## PROVIDED TEXT:
Good Reading

The Importance of Credit Cards, Part II

First and foremost, thank you for all of your comments concerning your feelings about credit cards – apparently, I touched on a topic that’s near and dear to many of you. Thank you for sharing your thoughts!

I was sitting at my full-time job Thursday when Future Husband emailed me.

Subject: CC?
“You should email that buddy of yours about the credit cards – not brother carl, the banker guy.”

Everyone needs a go-to person for financial questions. For me, it’s “the banker guy.” Because I value his privacy, I told him that I’d call him Waylon in this post – in honor of the nights where we would drink too much beer and sing loudly (and probably badly) to vintage country music while our friends stared at us like we were odd.

Anyway – Waylon is a banker and an all around smart fellow. From my perception of his life, I think that he has his financial life put together pretty well for someone in his early 30s.

## REQUIREMENTS:
Retype everything in the credit card post from "Good Reading" down to "Subject: CC?". The rows play no part in any of this.

Dataset excerpt:
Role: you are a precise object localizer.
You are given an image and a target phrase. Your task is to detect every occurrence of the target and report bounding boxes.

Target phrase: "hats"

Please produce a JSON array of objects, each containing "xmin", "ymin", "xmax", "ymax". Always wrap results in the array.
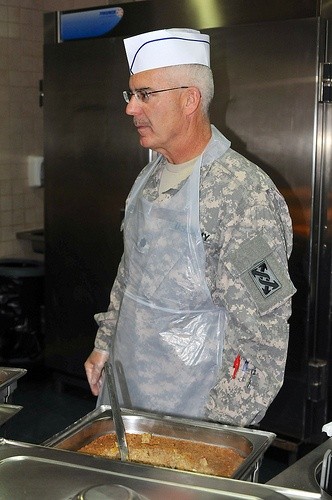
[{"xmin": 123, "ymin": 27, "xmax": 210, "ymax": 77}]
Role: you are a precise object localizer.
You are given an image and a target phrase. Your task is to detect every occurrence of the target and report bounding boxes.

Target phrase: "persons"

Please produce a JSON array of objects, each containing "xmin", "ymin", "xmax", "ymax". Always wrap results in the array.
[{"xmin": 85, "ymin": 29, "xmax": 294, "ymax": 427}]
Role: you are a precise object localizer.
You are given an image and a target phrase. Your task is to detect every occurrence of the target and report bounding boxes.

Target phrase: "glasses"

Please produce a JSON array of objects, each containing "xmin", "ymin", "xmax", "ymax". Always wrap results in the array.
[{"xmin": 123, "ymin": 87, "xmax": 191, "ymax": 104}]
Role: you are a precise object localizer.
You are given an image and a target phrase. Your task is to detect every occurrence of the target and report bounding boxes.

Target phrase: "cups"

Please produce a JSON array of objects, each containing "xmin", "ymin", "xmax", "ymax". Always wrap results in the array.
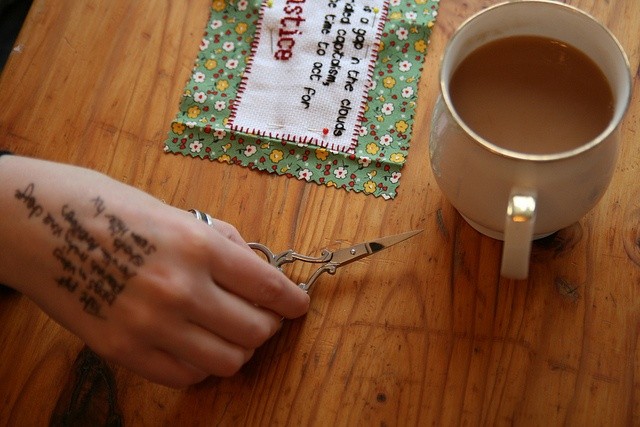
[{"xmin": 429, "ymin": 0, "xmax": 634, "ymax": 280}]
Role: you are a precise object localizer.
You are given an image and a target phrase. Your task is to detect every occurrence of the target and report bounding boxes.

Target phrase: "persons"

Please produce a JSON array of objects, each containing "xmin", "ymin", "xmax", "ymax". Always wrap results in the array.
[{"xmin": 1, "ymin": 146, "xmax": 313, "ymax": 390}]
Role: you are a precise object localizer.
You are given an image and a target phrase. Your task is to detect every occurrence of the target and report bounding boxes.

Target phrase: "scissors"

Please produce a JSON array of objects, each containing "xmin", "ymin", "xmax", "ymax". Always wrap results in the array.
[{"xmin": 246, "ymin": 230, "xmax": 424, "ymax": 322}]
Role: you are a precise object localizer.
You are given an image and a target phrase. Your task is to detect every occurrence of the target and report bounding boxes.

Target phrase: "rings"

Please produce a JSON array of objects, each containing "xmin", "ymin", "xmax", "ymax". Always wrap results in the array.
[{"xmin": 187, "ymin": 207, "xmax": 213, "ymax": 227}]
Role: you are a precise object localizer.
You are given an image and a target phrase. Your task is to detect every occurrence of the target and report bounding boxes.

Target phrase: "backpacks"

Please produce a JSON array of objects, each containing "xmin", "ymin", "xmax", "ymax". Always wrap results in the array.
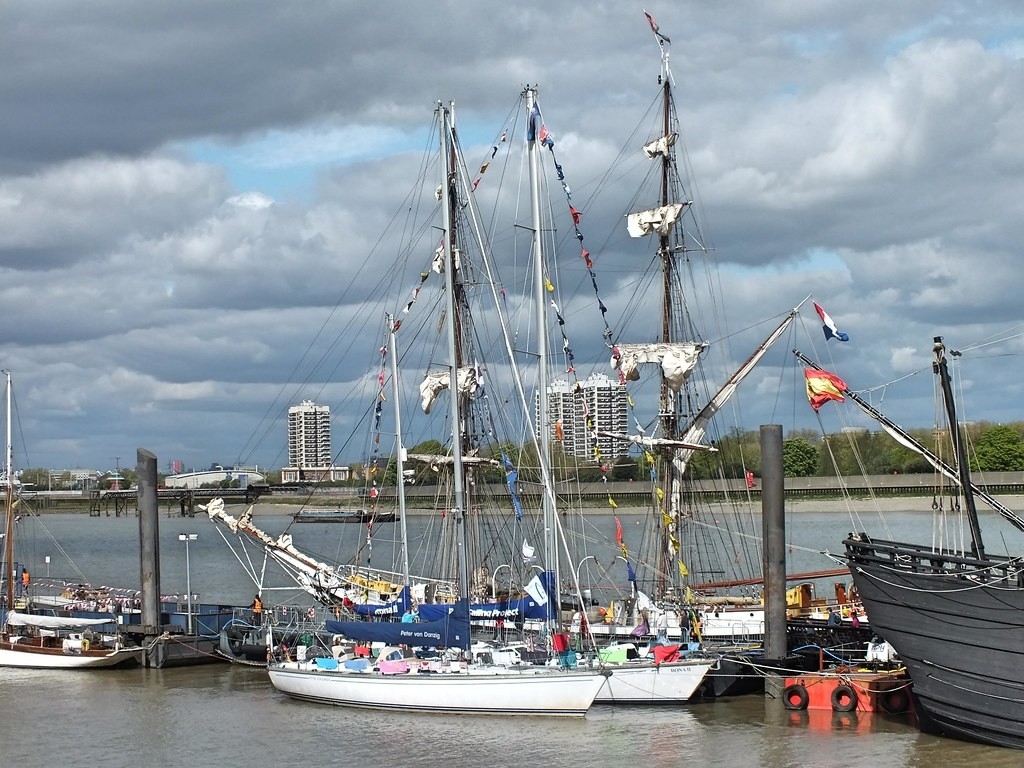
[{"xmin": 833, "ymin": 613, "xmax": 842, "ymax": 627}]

## WRITTEN ANSWER:
Good Reading

The Importance of Credit Cards, Part II

First and foremost, thank you for all of your comments concerning your feelings about credit cards – apparently, I touched on a topic that’s near and dear to many of you. Thank you for sharing your thoughts!

I was sitting at my full-time job Thursday when Future Husband emailed me.

Subject: CC?